# Selected text:
..............................

It was already expected that Morey would be trying to move Paul’s contract this summer. Paul has fallen off, and the rift between the two players was noticable. Still, it’s a tall task to move CP3’s deal — it’s enormous, and his skills are clearly in decline.

But at least one player things that all of this talk is just… talk.

According to Rockets swingman PJ Tucker, there aren’t big issues between Paul and Harden. In fact, speaking to The Athletic Sam Amick this week, Tucker called the supposed conflict “fake news” and that the tension after the team’s Game 6 loss to the Golden State Warriors wasn’t anything out of the ordinary given the circumstances.

Via The Athletic:

“I’m sick of the fake news man. It’s fake. Everybody – I argue with Chris and James more than Chris and James argue.

“It was what it was. Everybody’s mad. Everybody’s pissed. You can’t – I’m sick of all the highlight of whoever this person is trying to come up with all this crap, like I argue with Chris and James more than Chris and James argue with each other. Like, I’m the center, focal (point) of the argument because I’m always yelling at somebody and they’re yelling at me. So for me, it’s like ‘If you’re not arguing…’ You don’t think Kobe and Shaq argued?”

The problem here is that reports have said that Harden is sick of Paul trying to coach the team. Meanwhile, Paul has found that Harden’s ability to generate offense for himself isn’t necessarily what he thinks is best for the squad. It’s an impasse.

And of course, Kobe and Shaq hated each other so much they broke up a dynasty. Paul and Harden don’t compare to that tandem in their prime right now, and Tucker’s example is ignoring the fact that Shaq got shipped off to the Miami Heat.

It’s possible that Tucker is giving out the information he knows to be true. It’s also possible that he’s simply being a good teammate for the Rockets. And, begrudgingly, I will admit it’s also possible that the discourse between Paul and Harden is par for the course for stars of their stature and competitive nature.

Still, I won’t hold my breath for things to get smoothed over in Houston.

..............................

# Data below:
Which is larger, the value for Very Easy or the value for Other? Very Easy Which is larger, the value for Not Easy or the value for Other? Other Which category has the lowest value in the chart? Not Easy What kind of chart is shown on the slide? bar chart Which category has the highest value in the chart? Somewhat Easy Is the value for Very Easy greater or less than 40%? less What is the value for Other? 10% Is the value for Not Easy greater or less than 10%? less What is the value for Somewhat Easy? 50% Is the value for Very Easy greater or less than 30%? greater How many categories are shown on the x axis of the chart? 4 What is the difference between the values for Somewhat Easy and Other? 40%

..............................

# Instructions:
**1.** Do these statements agree with the Rockets article? Answer yes or no for each, quoting the words that decide it. (a) Tucker spoke with Sam Amick of The Athletic. (b) The Game 6 loss came against the Golden State Warriors. (c) Shaq was sent to the Los Angeles Lakers.
**2.** Copy word for word the part of the Rockets article that starts at the words "The problem here" and ends after the words "over in Houston.".

# Results for each task:
**1.**
(a) Yes: "speaking to The Athletic Sam Amick this week"
(b) Yes: "the team’s Game 6 loss to the Golden State Warriors"
(c) No: "Shaq got shipped off to the Miami Heat"

**2.**
The problem here is that reports have said that Harden is sick of Paul trying to coach the team. Meanwhile, Paul has found that Harden’s ability to generate offense for himself isn’t necessarily what he thinks is best for the squad. It’s an impasse.

And of course, Kobe and Shaq hated each other so much they broke up a dynasty. Paul and Harden don’t compare to that tandem in their prime right now, and Tucker’s example is ignoring the fact that Shaq got shipped off to the Miami Heat.

It’s possible that Tucker is giving out the information he knows to be true. It’s also possible that he’s simply being a good teammate for the Rockets. And, begrudgingly, I will admit it’s also possible that the discourse between Paul and Harden is par for the course for stars of their stature and competitive nature.

Still, I won’t hold my breath for things to get smoothed over in Houston.